You are viewing a plain text version of this content. The canonical link for it is here.
Posted to user@uima.apache.org by Jim Hargrave <Ha...@ldschurch.org> on 2010/09/09 01:00:50 UTC

Mutable text and annotations...

I apologize if my terminology doesn't match with normal UIMA usage - but hopefully the general idea will be understandable.

Is it always assumed that UIMA's document text is immutable? Let's say you have some text and with several position-based annotations. The text changes, now all of your annotation positions are incorrect. Are there API's that allow you to change your text, but still preserve the offsets in your annotations?

Jim


 NOTICE: This email message is for the sole use of the intended recipient(s) and may contain confidential and privileged information. Any unauthorized review, use, disclosure or distribution is prohibited. If you are not the intended recipient, please contact the sender by reply email and destroy all copies of the original message.

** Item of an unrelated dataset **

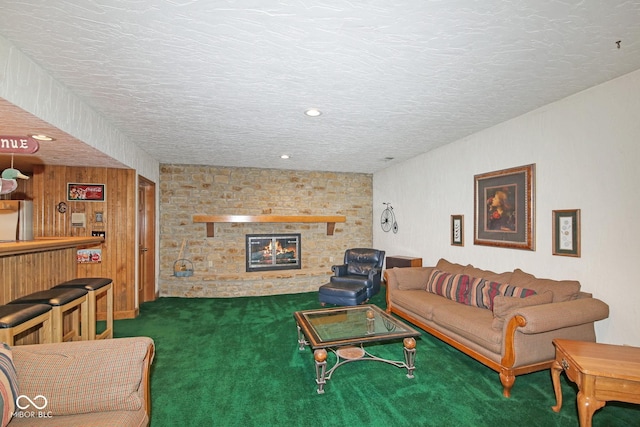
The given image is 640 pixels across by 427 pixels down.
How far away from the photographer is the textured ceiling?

Re: Mutable text and annotations...

Posted by Nicolas Hernandez <ni...@gmail.com>.
Dear Jim

I think I understand what you mean. Playing with external analyzers
which add/remove tags to/from the text with regular expressions may
lead to this situation. The problem cannot exist with stand-off
annotations.

Assuming that only the number of whitespace characters have changed, you
may index the annotation on the **rank** of the "non-whitespace
character". The  rank of the "non-whitespace character" will not
change if none of them are added or removed. Thanks to the rank you
will be able to align the future annotations over the prior offsets.

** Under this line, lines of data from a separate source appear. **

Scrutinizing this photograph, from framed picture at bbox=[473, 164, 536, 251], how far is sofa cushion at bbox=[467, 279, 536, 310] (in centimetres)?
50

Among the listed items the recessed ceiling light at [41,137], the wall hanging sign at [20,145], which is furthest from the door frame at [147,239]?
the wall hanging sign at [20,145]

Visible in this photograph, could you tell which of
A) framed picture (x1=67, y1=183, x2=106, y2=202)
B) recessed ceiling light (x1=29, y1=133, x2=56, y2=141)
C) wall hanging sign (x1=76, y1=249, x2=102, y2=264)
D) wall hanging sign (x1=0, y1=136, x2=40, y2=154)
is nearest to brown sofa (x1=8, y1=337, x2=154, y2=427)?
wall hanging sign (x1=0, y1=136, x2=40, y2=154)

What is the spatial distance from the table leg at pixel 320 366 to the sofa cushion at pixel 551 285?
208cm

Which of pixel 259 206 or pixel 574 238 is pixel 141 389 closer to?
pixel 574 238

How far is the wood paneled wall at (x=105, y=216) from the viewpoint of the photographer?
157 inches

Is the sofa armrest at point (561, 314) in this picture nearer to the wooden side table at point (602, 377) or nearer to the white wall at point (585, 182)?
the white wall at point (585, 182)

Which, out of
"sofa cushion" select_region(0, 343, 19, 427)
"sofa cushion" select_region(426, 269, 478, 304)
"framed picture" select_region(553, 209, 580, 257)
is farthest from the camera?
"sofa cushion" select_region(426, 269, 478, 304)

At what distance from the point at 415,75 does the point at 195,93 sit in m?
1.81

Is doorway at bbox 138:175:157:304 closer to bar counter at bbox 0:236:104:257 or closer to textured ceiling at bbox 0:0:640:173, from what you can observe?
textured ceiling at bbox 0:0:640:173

This is the solution I imagined once.

Hope it help for you


On Thu, Sep 9, 2010 at 1:00 AM, Jim Hargrave <Ha...@ldschurch.org> wrote:
> I apologize if my terminology doesn't match with normal UIMA usage - but hopefully the general idea will be understandable.
>
> Is it always assumed that UIMA's document text is immutable? Let's say you have some text and with several position-based annotations. The text changes, now all of your annotation positions are incorrect. Are there API's that allow you to change your text, but still preserve the offsets in your annotations?
>
> Jim
>
>
>  NOTICE: This email message is for the sole use of the intended recipient(s) and may contain confidential and privileged information. Any unauthorized review, use, disclosure or distribution is prohibited. If you are not the intended recipient, please contact the sender by reply email and destroy all copies of the original message.
>
>
>



-- 
Nicolas.Hernandez@univ-nantes.fr
--
http://www.univ-nantes.fr/hernandez-n
# Laboratoire LINA-TALN CNRS UMR 6241
tel. +33 (0)2 51 12 58 55
# Université de Nantes - Institut Universitaire de Technologie -
Département Informatique
tel. +33 (0)2 40 30 60 67

Re: Mutable text and annotations...

Posted by Eddie Epstein <ea...@gmail.com>.
On Fri, Sep 10, 2010 at 2:22 AM, Jim <jh...@comcast.net> wrote:
> We are looking to build an editor for (human) translators that would display
> many layers of offset based annotations while allowing real time edits of
> both text and possibly the annotations themselves.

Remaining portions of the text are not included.